I ran a low-budget niche site experiment to see if careful topic selection and lean execution can still produce meaningful revenue.
The problem I’m testing
There’s a lot of advice about launching tiny niche sites, but most of it doesn’t factor in today’s competition, AI content, and changing search behavior.
Hypothesis
If I pick a tightly defined niche, publish genuinely helpful content, and keep costs under $200, I can still build a small but profitable site.
How I’m running it
- Validated a niche based on problem intensity, product ecosystem, and search demand—not just keyword difficulty scores.
- Registered a low-cost domain, used a simple but fast theme, and kept tooling to the essentials.

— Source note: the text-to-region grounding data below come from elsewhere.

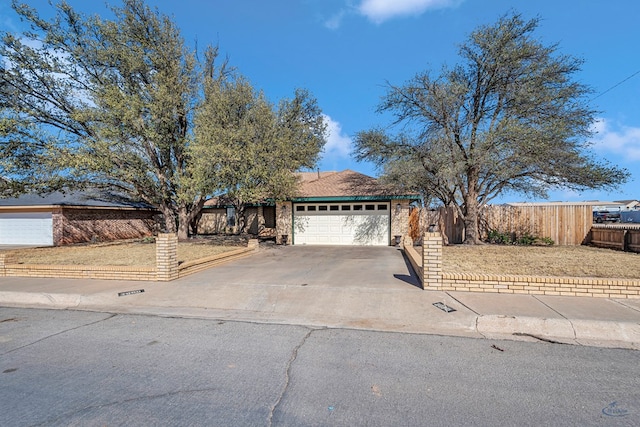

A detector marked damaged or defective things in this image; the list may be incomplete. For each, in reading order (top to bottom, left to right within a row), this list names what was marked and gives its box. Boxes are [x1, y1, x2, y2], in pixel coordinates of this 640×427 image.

sidewalk expansion joint crack [266, 328, 316, 424]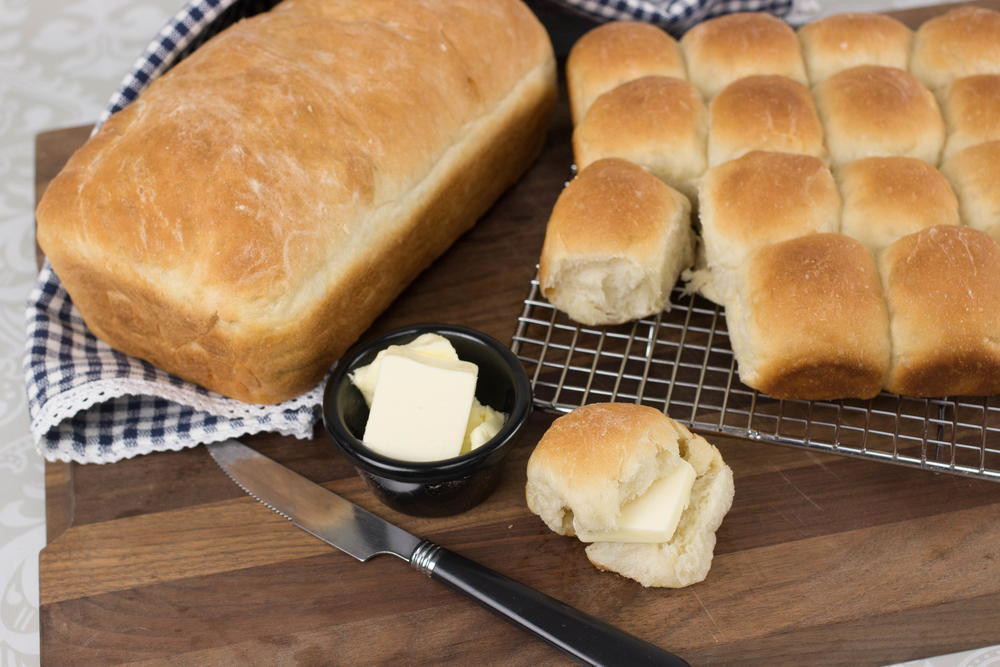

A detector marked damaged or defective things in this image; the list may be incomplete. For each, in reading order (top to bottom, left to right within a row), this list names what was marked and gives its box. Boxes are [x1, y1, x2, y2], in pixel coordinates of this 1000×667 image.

torn dinner roll [572, 22, 688, 126]
torn dinner roll [576, 76, 708, 201]
torn dinner roll [676, 12, 808, 100]
torn dinner roll [712, 75, 828, 167]
torn dinner roll [796, 12, 916, 84]
torn dinner roll [812, 65, 944, 168]
torn dinner roll [912, 5, 1000, 98]
torn dinner roll [940, 75, 1000, 160]
torn dinner roll [536, 159, 692, 326]
torn dinner roll [692, 151, 840, 302]
torn dinner roll [836, 157, 960, 253]
torn dinner roll [940, 141, 1000, 243]
torn dinner roll [724, 234, 896, 400]
torn dinner roll [880, 227, 1000, 400]
torn dinner roll [528, 404, 732, 588]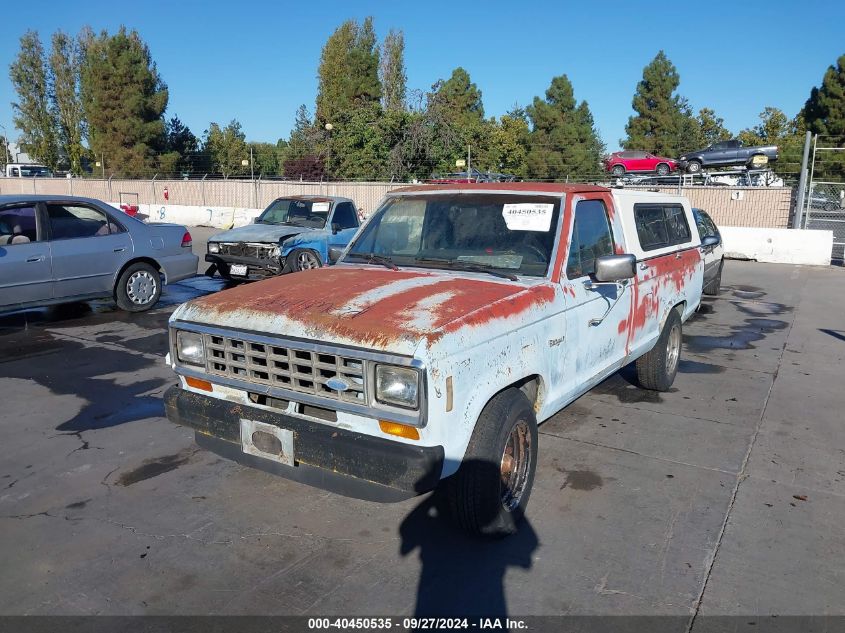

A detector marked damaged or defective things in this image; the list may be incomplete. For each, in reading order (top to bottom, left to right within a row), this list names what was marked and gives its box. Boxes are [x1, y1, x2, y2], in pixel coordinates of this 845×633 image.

rusted hood paint [173, 266, 552, 356]
rusty pickup truck [160, 183, 712, 532]
rusty wheel rim [498, 418, 532, 512]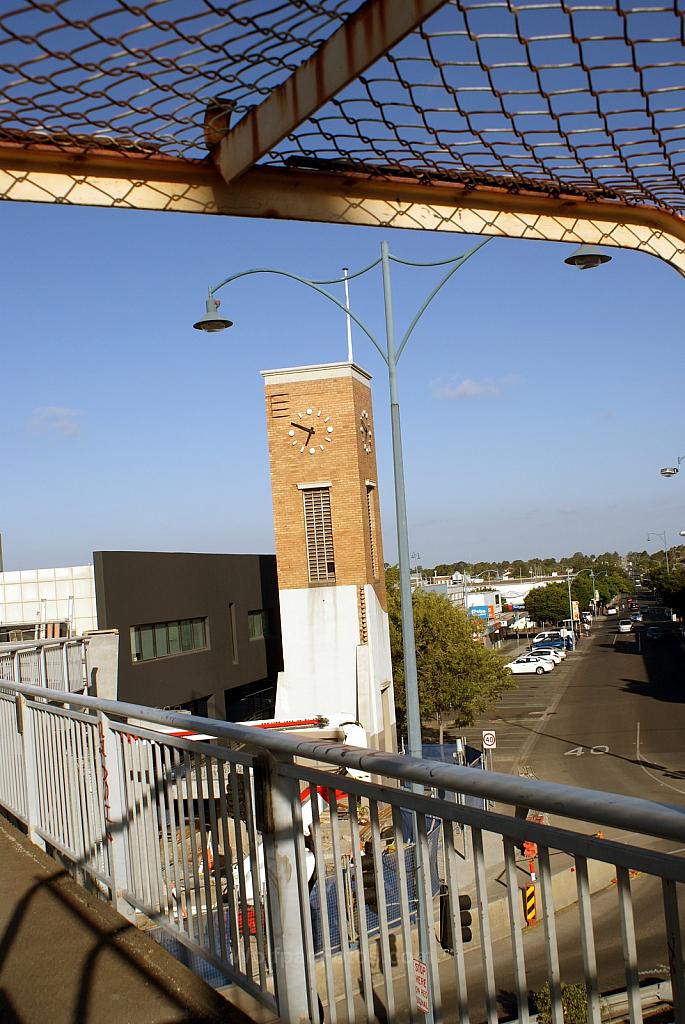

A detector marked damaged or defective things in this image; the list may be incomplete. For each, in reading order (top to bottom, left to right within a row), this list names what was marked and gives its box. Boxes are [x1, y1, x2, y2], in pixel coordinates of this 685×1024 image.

rusty metal beam [210, 0, 450, 182]
rusty metal beam [3, 141, 683, 276]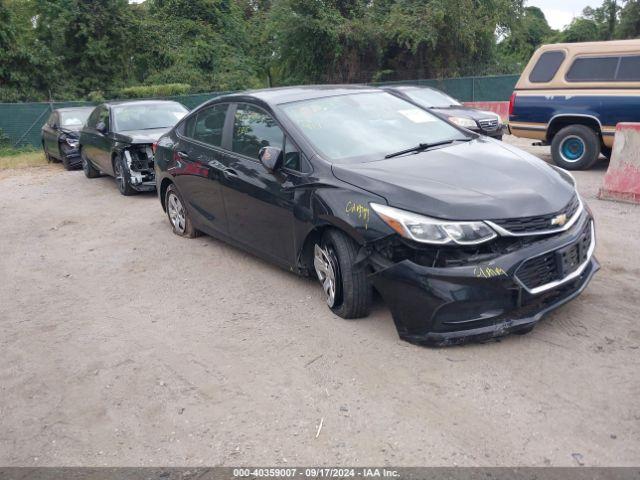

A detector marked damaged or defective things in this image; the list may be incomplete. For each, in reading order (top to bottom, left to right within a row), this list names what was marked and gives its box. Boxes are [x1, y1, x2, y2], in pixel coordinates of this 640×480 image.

damaged black car [41, 107, 93, 171]
damaged black car [79, 99, 188, 195]
damaged front bumper [124, 145, 156, 192]
damaged black car [152, 86, 596, 346]
damaged front bumper [370, 213, 600, 344]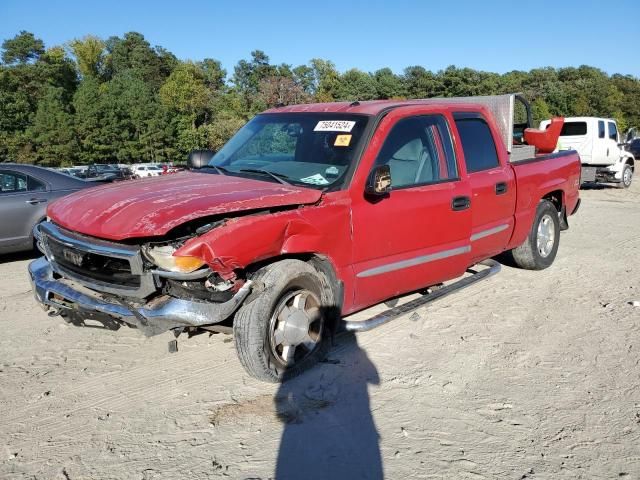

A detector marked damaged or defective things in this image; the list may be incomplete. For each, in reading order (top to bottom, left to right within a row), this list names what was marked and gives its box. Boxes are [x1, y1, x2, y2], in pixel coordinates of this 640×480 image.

crumpled front bumper [28, 256, 252, 336]
damaged red gmc truck [28, 94, 580, 382]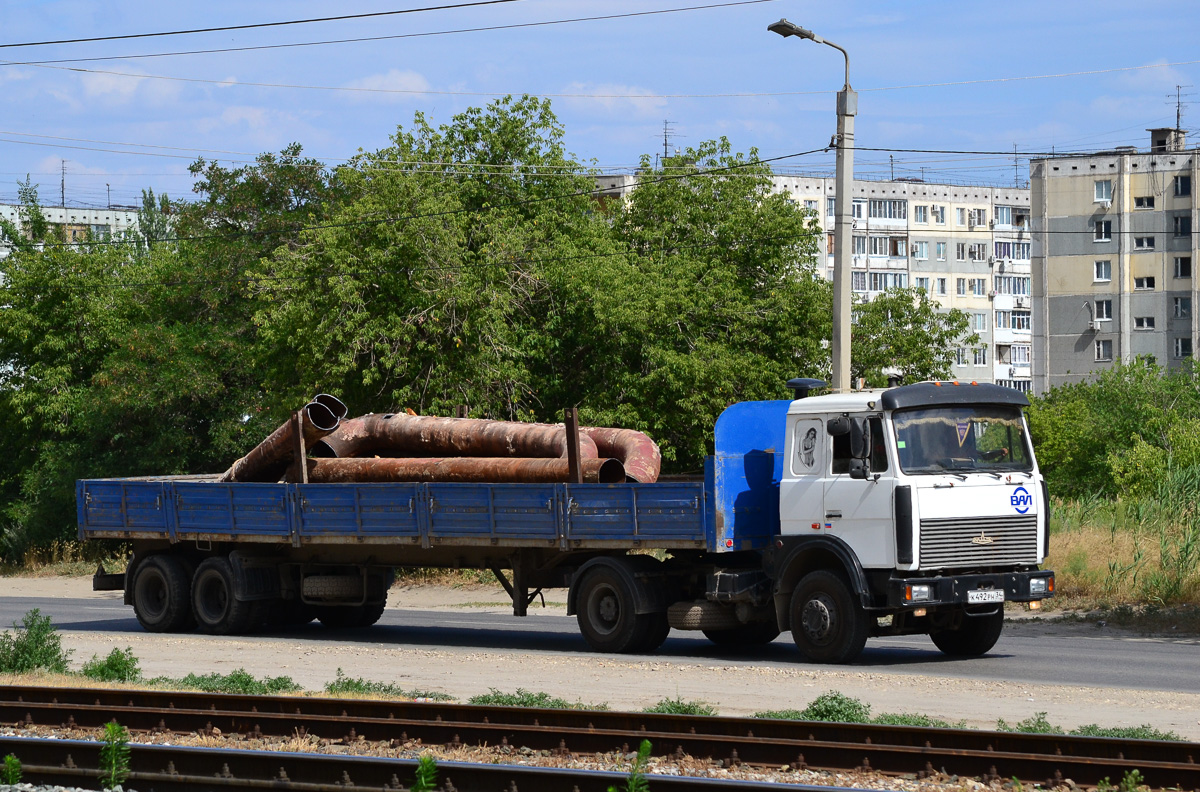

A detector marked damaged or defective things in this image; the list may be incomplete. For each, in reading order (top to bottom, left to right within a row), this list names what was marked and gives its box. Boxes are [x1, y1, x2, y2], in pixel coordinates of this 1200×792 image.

rusty metal pipe [218, 396, 348, 482]
rusty metal pipe [314, 410, 600, 460]
rusty metal pipe [304, 453, 624, 484]
rusty metal pipe [578, 427, 662, 482]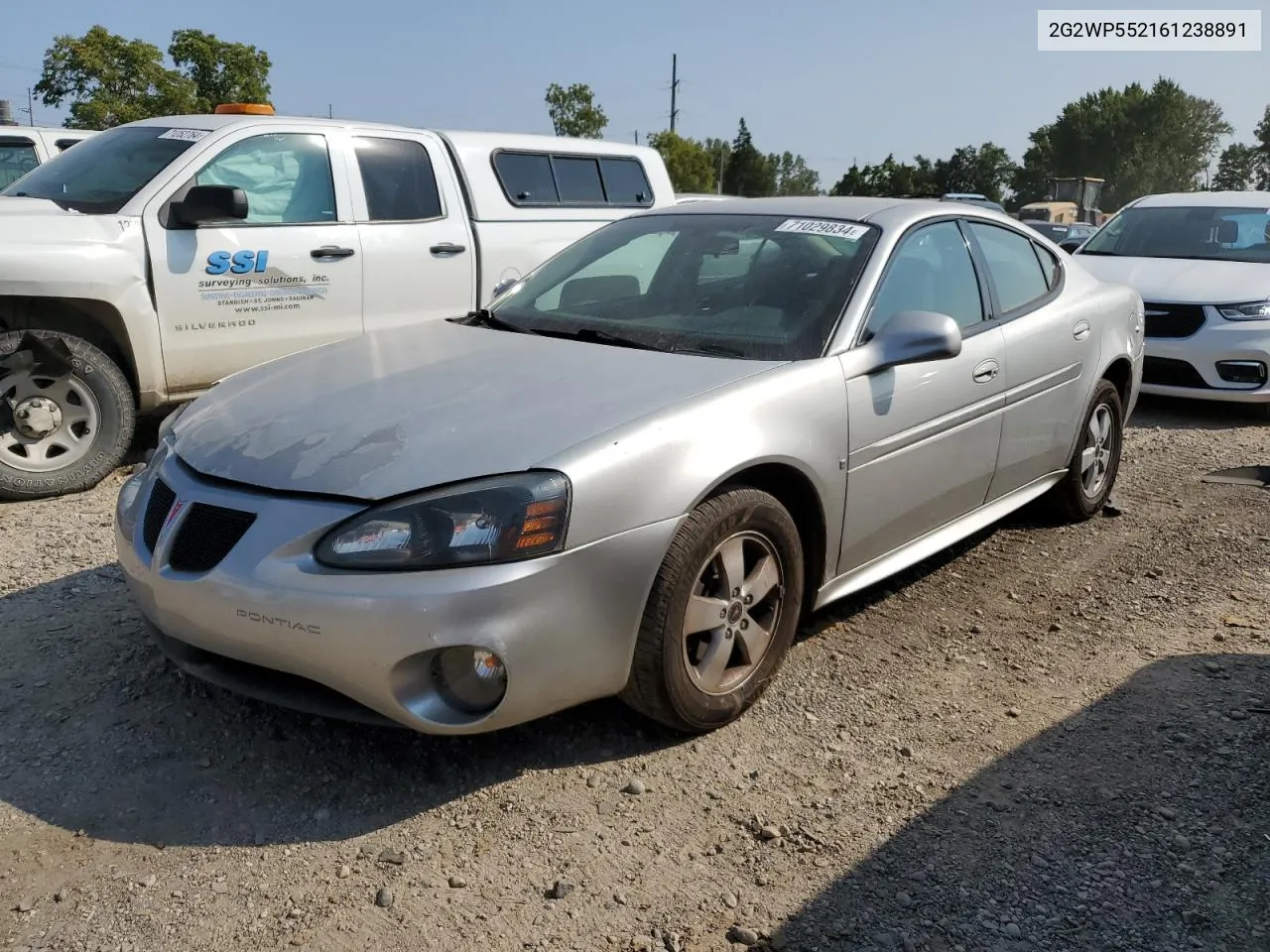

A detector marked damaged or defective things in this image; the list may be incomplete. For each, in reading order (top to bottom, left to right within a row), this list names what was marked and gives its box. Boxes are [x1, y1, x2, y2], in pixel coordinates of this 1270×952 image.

dented hood [171, 318, 782, 502]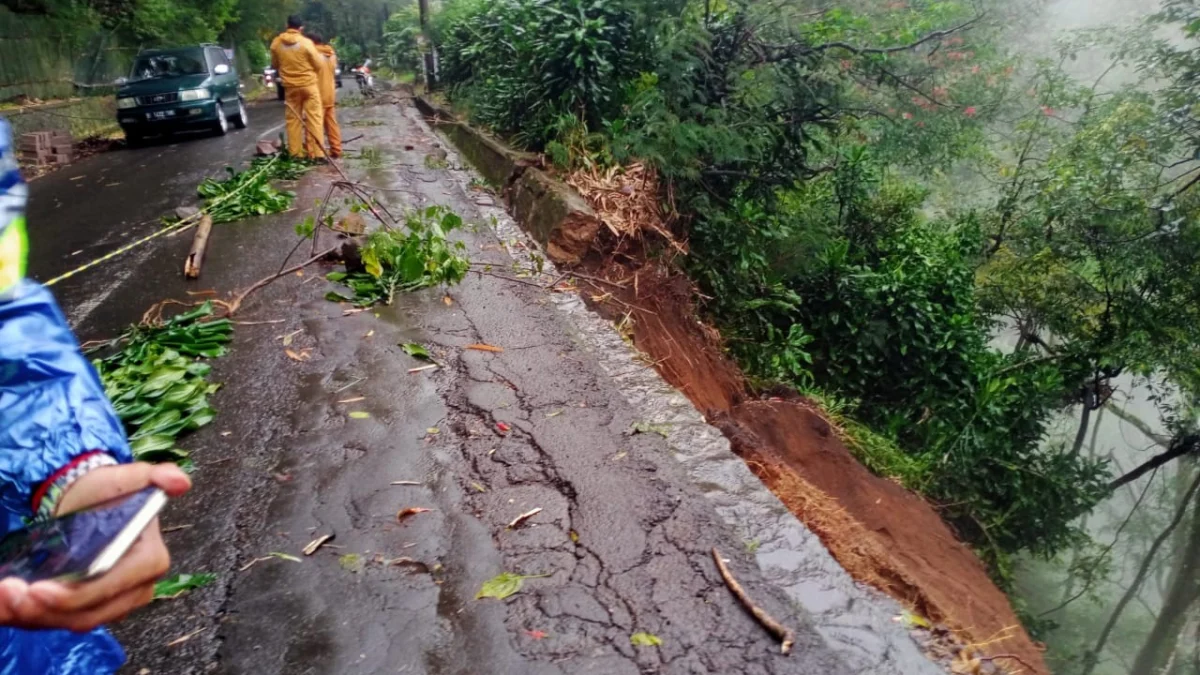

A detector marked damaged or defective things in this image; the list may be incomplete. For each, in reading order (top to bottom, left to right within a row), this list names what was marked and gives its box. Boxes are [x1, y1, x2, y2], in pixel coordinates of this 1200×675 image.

cracked road surface [23, 97, 849, 667]
broken concrete edge [415, 96, 604, 264]
broken concrete edge [412, 105, 945, 672]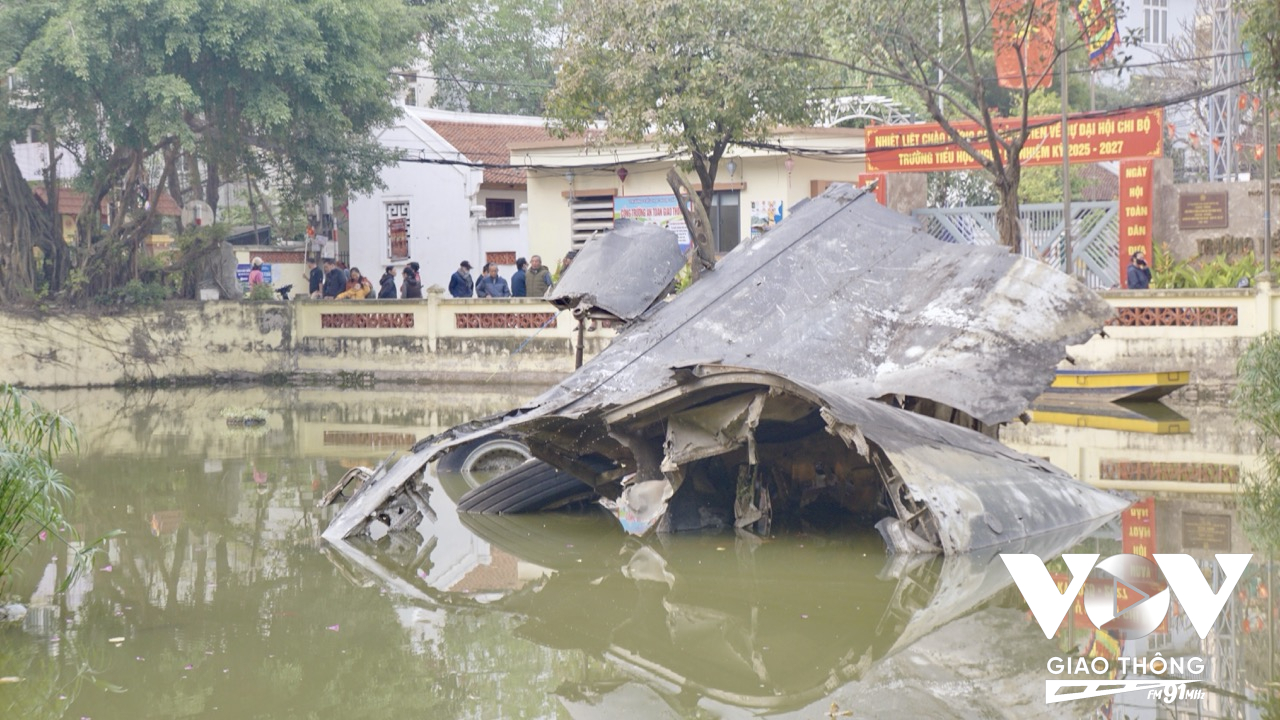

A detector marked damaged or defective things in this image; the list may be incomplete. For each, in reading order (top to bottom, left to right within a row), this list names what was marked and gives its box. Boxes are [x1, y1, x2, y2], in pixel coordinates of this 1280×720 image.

torn metal panel [552, 219, 688, 320]
damaged wing section [324, 184, 1128, 552]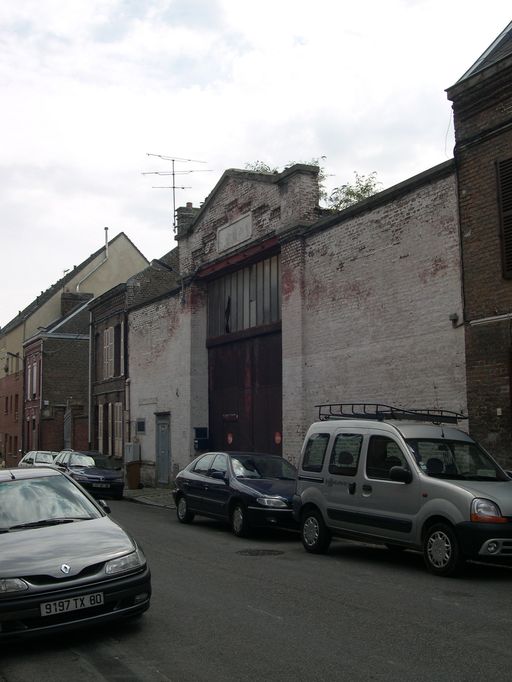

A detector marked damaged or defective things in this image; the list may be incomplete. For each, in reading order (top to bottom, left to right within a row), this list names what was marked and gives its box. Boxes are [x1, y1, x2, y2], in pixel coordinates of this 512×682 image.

rusty metal door [208, 330, 282, 452]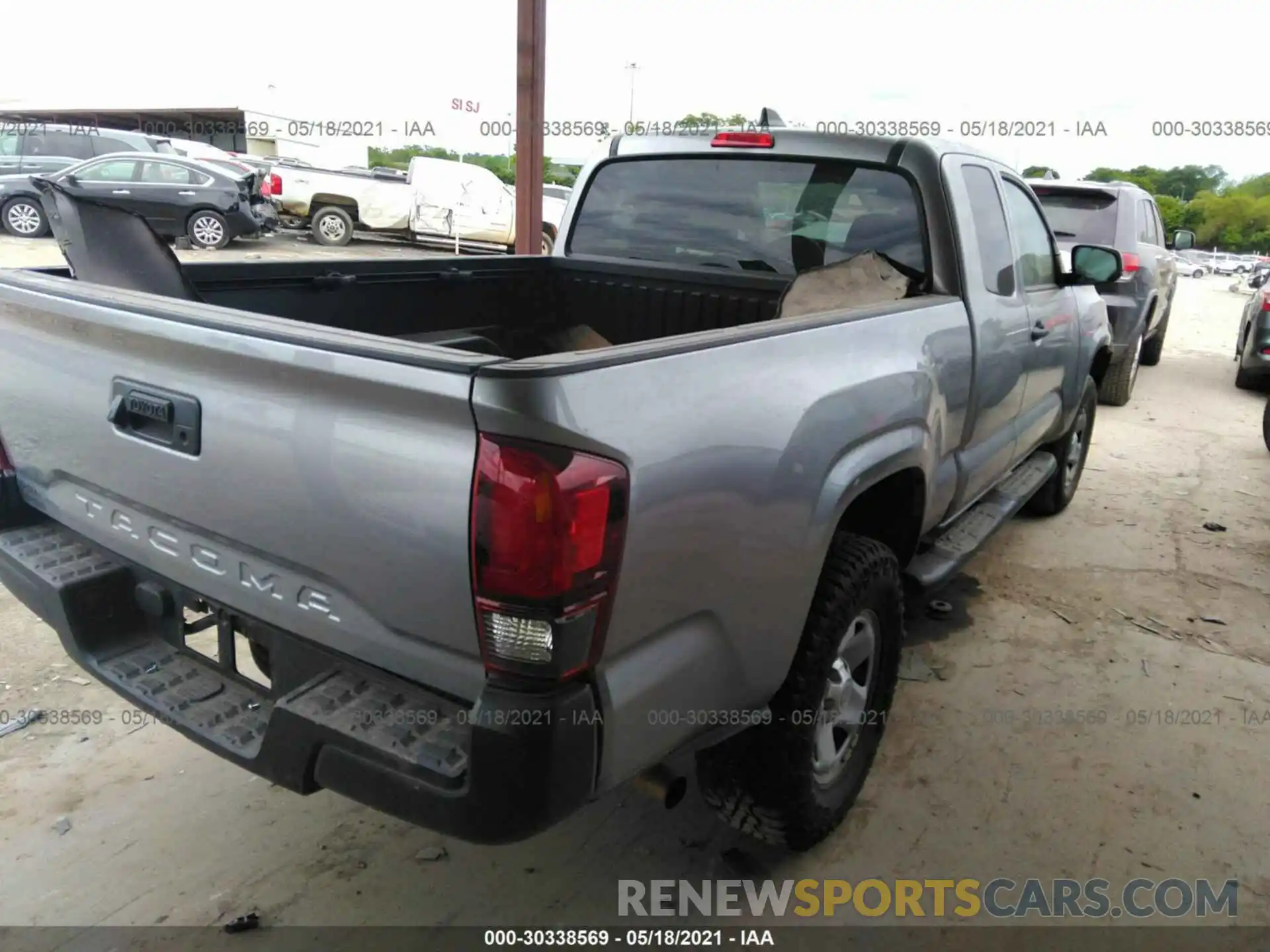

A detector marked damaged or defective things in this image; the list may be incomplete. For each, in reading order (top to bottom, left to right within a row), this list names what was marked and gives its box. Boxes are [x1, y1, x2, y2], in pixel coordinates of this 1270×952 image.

- Published a limited set of high-intent articles and product-focused pages, each aimed at a clear outcome.
- Monetized with a mix of affiliate offers and simple email capture for later offers.
- Tracked traffic, clicks, and revenue over several months without adding more spend.
Data sources
- Google Search Console (traffic)
- Analytics (engagement)
- Affiliate dashboards / revenue tracking
What I’m seeing
- It’s still possible to earn in a micro-budget niche, but topic selection matters far more than clever tactics.
- Content that solved concrete problems with clear next steps outperformed generic “best X” roundups.
- Revenue was lumpy but real—enough to validate the model, not enough to pretend it’s passive income at scale.
What it means
- For most founders, niche sites are better as learning labs than primary businesses.
- If you’re going to run one, treat it like a product: pick a real problem, help people solve it, and be honest about the economics.
- The same skills (positioning, content, funnels) transfer directly to your main brand—where the upside is usually much larger.
What I'd do differently
- Treat the first 30 days as validation only (indexing + early impressions), then decide whether to scale content.